@Cap'n Steve said:
That's something I've been wondering, actually. Is there any benefit to using one of the date types instead of just storing the timestamp as an INT? The only difference I could find in the MySQL documentation is that some types will automatically format it for you when it's returned.
With TIMESTAMP column, you get to use stuff like ON UPDATE CURRENT_TIMESTAMP, so whenever any data in the row is updated, the database automatically updates the timestamp column for you (e.g. last_modified_date)
Another benefit is being able to do certain date operations on values directly in the database, thus saving a roundtrip to the client and improving performance. An example:
You have a master row in a one-to-many relationship that contains a certain date you're about to go off of. The date might be Feb 15th. You want to do an INNER JOIN from that record to another table and select the records that contain a corresponding date value that is within 1 month, but for simplicity to your users, you want "1 month" to be a calendar month, i.e. March 15th. So you can do something like:
SELECT * FROM master_table INNER JOIN users_table USING (some_id)
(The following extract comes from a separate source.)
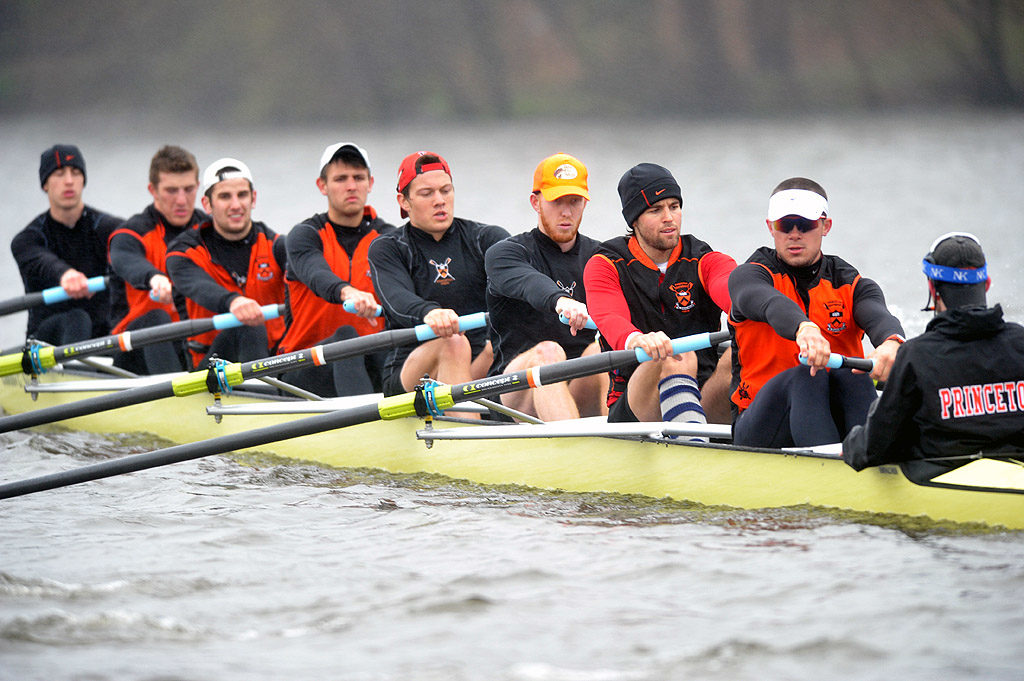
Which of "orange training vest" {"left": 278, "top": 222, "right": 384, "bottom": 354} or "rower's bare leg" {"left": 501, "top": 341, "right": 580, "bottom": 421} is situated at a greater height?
"orange training vest" {"left": 278, "top": 222, "right": 384, "bottom": 354}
WHERE master_table.master_timestamp + INTERVAL 1 MONTH < users.some_timestamp
That will return to you all the records where users.some_timestamp is within one calendar month. You couldn't do that using pure unix timestamps without selecting the timestamp, processing it in your application to find out the unix timestamp that is one calendar month later, and then using it in your query. If master_table.master_timestamp is going to be different for each row depending on the join condition, then you'd have to do processing for each row in your application. It's a very contrived example but surely there are real world uses involving this theory; I just can't think of any.